下にある妙満寺を紹介する文章から「創建したのは」で始まる段落を選び、主な事実を残したまま箇条書きに書き直すこと。

抜粋した文章
--------------------------------

なかでも興味深いのは、荒唐無稽だと思われたストーリーが、じつは実際に起きた事件をベースにしていたという場合だ。

例えば、能や歌舞伎など日本の古典芸能で有名な演目「娘道成寺(むすめどうじょうじ)」。

完全なるフィクションだと言いたいところではある。だって、鐘供養の最中に舞い踊っていた女性が呪力で釣鐘を落下させるなんて。そのうえ、いきなり蛇身に変わって姿を消すとは、到底、現実に起きたとは信じ難い内容だ。

だが、しかし。
もし、物的証拠があるとしたら?
「娘道成寺」の中で圧倒的なオーラを放つあの釣鐘。それが現実に存在しているとしたら、どうだろうか。

今回は、そんなストーリーの裏付けを追い求め、現存するといわれる「娘道成寺」の釣鐘を取材した。向かった先は、物語の舞台となった紀州(和歌山県)……ではなく、なんと京都。

かの釣鐘がどうして京都に安置されているのか。その理由も含め、釣鐘が辿った数奇な運命をたっぷりとご紹介しよう。

※本記事の「妙満寺」に関する写真は、すべて承諾を得て撮影しています
※本記事で紹介する「娘道成寺」は、妙満寺に伝わる話をベースにしています
※本記事では「豊臣秀吉」の表記で統一しています

かつて京都の中心地にあった妙満寺

訪ねたのは、京都市左京区岩倉(いわくら)にある「顕本法華宗(けんぽんほっけしゅう)総本山妙満寺(みょうまんじ)」だ。

京阪電鉄の終点である出町柳駅より、叡山電鉄に乗り換え鞍馬方面へ。下車した木野駅からは徒歩5分、閑静な住宅街を抜けた山裾に建つ寺である。道すがら鹿にバッタリ遭遇するほどの自然豊かな環境だ。

叡山電鉄木野駅/妙満寺までの案内図/妙満寺の石柱

創建したのは、顕本法華宗の開祖である日什大正師(にちじゅうだいしょうし)。元は天台宗の僧侶だったが、日蓮上人(にちれんしょうにん)の教えに触れ、高齢の67歳で改宗。68歳で都に上京し、後円融天皇より二位僧徒の位を賜り、康応元(1389)年に六条坊門室町(現在の烏丸五条あたり)に妙満寺を建立した。

早朝に訪れたからか、寺門をくぐり抜けると、その澄み切った空間にしばし圧倒された。隅々まで手入れが行き届いた境内にため息をつき、見慣れぬ建造物に時折り立ち止まりながら、先へと進む。

妙満寺(正面より)/本堂/インドのブッダガヤ大塔を模した「仏舎利大塔(ぶっしゃりだいとう)」/境内

「江戸時代を通じて『寺町二条の妙満寺』ということで知られてたんですけども。昭和43(1968)年にこちらの土地に引っ越してきました」

こう話されるのは、妙満寺執事の湯原正純(ゆはらしょうじゅん)氏だ。

妙満寺執事、湯原正純(ゆはらしょうじゅん)氏

なんでも京都の中で、幾度も場所が変わったとか。

--------------------------------

データ欄
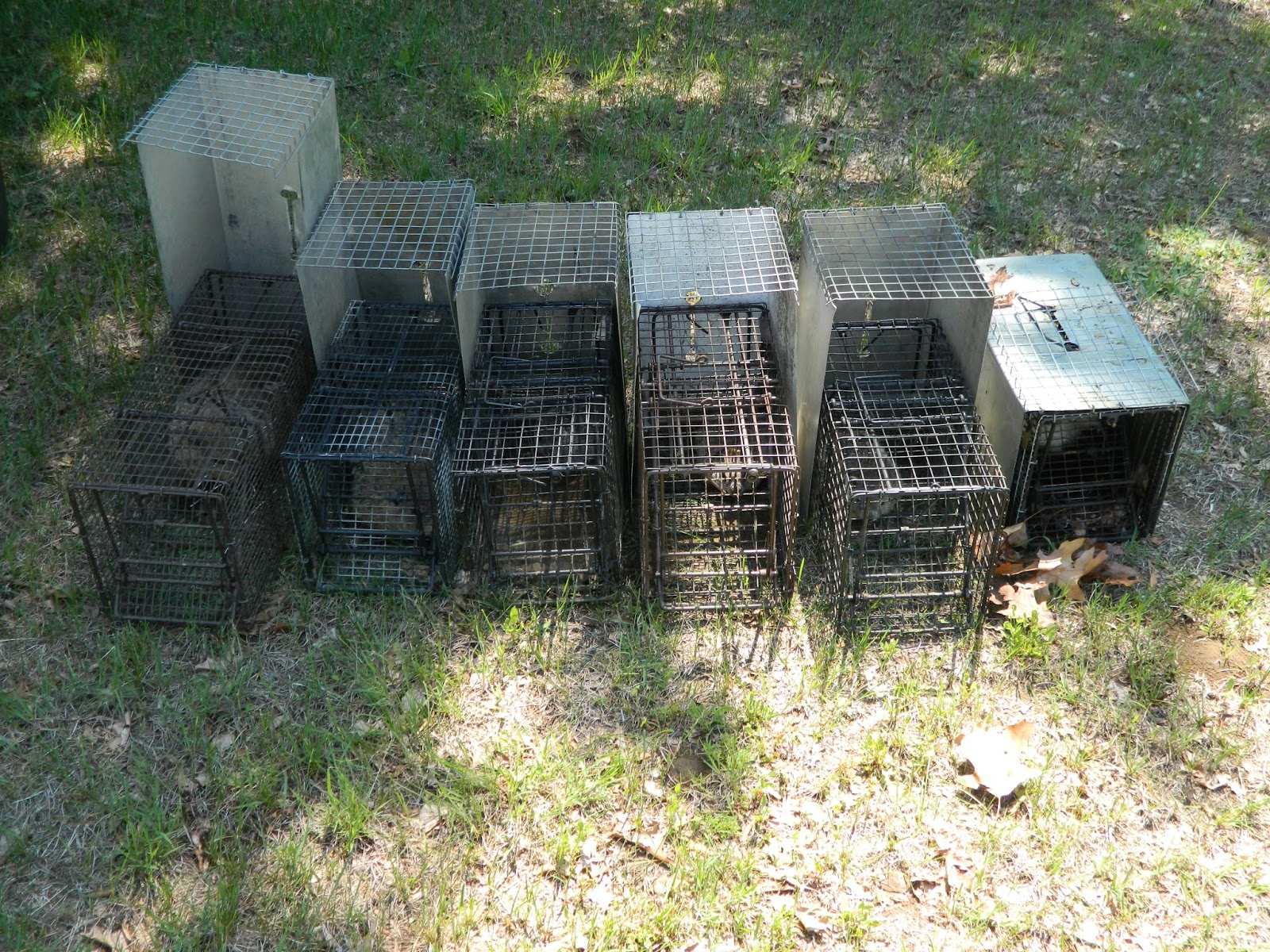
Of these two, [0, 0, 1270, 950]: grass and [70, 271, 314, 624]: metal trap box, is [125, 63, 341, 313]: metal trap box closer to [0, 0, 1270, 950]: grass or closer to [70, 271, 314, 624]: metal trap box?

--------------------------------

解答
- 創建者は顕本法華宗の開祖、日什大正師
- 元は天台宗の僧侶で、日蓮上人の教えに触れて67歳で改宗
- 68歳で都に上り、後円融天皇から二位僧徒の位を賜る
- 康応元(1389)年、六条坊門室町(現在の烏丸五条あたり)に妙満寺を建立